● **CHALLENGE 1**:
Which two international bodies does the telecommunications text name as places where the Parties will promote international standards?
● **CHALLENGE 2**:
Reproduce the telecommunications text word for word, from "Article 1306. Transparency" to "of the inconsistency.".

=== DOCUMENT TEXT ===

2. To prevent such anticompetitive conduct, each Party shall adopt or maintain effective measures, such as:
(a) accounting requirements;
(b) requirements for structural separation;
(c) rules to ensure that the monopoly accords its competitors access to and use of its public telecommunications transport networks or services on terms and conditions no less favorable than those it accords to itself or its affiliates; or
(d) rules to ensure the timely disclosure of technical changes to public telecommunications transport networks and their interfaces.
Article 1306. Transparency
Further to Article 1802 (Publication), each Party shall make publicly available its measures relating to access to and use of public telecommunications transport networks or services, including measures relating to:
(a) tariffs and other terms and conditions of service;
(b) specifications of technical interfaces with the networks or services;
(c) information on bodies responsible for the preparation and adoption of standards-related measures affecting such access and use;
(d) conditions applying to attachment of terminal or other equipment to the networks; and
(e) notification, permit, registration or licensing requirements. Article 1307: Relation to Other Chapters
In the event of any inconsistency between this Chapter and another Chapter, this Chapter shall prevail to the extent of the inconsistency.
Article 1308. Relation to International Organizations and Agreements
The Parties recognize the importance of international standards for global compatibility and interoperability of telecommunication networks or services and undertake to promote those standards through the work of relevant international bodies, including the International Telecommunication Union and the International Organization for Standardization.

=== DATASET EXCERPTS ===

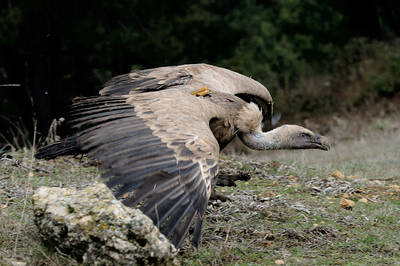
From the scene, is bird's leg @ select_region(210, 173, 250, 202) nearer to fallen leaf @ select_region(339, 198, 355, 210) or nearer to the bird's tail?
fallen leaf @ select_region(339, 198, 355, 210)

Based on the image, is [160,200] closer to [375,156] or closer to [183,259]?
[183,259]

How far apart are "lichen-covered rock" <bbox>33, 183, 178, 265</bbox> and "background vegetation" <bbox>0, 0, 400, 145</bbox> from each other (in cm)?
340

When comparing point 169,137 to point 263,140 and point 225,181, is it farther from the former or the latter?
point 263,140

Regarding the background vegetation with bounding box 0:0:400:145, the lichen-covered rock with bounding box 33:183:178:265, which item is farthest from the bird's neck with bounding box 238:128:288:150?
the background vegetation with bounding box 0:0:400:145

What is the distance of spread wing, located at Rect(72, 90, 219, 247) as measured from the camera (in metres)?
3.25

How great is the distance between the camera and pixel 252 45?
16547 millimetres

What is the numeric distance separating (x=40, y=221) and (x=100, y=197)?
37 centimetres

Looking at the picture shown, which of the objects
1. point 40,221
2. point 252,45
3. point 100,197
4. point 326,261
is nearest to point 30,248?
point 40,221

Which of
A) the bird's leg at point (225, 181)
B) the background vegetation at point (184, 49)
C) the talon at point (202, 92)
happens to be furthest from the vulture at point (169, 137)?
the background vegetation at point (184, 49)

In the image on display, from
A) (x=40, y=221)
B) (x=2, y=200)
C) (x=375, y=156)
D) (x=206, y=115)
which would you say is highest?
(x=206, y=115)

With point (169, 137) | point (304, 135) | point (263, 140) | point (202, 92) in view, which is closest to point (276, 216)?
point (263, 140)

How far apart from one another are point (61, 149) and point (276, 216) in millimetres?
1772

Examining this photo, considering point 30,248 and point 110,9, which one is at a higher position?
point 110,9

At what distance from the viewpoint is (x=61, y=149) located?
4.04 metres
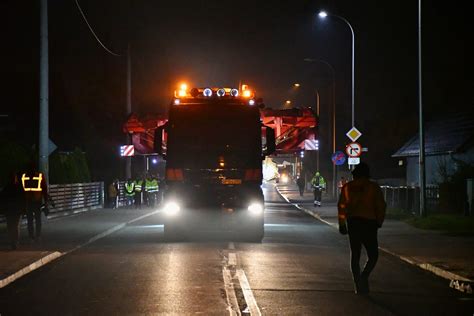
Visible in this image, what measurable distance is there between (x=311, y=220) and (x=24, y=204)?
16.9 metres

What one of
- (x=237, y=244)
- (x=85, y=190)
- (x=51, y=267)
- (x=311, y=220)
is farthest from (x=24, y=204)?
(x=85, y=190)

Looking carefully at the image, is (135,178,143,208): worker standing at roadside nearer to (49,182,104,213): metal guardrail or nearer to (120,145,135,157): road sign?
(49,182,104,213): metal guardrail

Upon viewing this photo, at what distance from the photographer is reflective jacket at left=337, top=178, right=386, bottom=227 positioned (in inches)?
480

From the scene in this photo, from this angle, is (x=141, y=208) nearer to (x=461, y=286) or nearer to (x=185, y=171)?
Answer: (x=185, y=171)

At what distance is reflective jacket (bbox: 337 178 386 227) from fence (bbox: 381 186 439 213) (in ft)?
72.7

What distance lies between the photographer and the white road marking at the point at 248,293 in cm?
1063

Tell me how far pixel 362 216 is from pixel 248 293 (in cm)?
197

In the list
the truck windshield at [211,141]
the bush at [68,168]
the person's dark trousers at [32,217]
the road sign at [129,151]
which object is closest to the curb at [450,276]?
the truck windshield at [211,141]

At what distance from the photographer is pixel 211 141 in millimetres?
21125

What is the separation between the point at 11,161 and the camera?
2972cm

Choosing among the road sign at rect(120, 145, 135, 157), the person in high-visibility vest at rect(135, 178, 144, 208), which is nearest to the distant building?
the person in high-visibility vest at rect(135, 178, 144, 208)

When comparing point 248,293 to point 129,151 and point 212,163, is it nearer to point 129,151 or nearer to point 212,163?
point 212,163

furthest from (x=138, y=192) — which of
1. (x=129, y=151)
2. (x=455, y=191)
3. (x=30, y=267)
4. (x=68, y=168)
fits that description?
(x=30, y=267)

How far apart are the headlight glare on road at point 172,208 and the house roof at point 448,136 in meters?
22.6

===
=== DATASET EXCERPTS ===

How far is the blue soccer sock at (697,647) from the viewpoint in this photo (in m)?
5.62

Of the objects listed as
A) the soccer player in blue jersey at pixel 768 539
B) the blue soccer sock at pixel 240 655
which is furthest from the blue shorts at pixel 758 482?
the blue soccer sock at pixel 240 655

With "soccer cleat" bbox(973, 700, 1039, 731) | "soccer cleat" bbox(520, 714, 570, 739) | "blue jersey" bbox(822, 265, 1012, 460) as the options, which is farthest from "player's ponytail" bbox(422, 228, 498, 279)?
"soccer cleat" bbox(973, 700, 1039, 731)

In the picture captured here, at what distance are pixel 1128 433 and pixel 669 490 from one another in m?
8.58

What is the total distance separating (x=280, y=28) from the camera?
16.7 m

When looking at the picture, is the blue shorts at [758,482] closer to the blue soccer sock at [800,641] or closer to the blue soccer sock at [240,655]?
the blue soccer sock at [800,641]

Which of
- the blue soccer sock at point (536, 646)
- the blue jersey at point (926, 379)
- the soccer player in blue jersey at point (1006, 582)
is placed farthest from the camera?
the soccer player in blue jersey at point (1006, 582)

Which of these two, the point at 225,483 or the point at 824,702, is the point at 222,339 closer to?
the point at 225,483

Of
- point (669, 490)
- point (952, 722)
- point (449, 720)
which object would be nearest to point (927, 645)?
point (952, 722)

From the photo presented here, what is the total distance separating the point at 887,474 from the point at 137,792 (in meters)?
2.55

===

● **CORRECT RESULT 1**:
The International Telecommunication Union and the International Organization for Standardization.

● **CORRECT RESULT 2**:
Article 1306. Transparency
Further to Article 1802 (Publication), each Party shall make publicly available its measures relating to access to and use of public telecommunications transport networks or services, including measures relating to:
(a) tariffs and other terms and conditions of service;
(b) specifications of technical interfaces with the networks or services;
(c) information on bodies responsible for the preparation and adoption of standards-related measures affecting such access and use;
(d) conditions applying to attachment of terminal or other equipment to the networks; and
(e) notification, permit, registration or licensing requirements. Article 1307: Relation to Other Chapters
In the event of any inconsistency between this Chapter and another Chapter, this Chapter shall prevail to the extent of the inconsistency.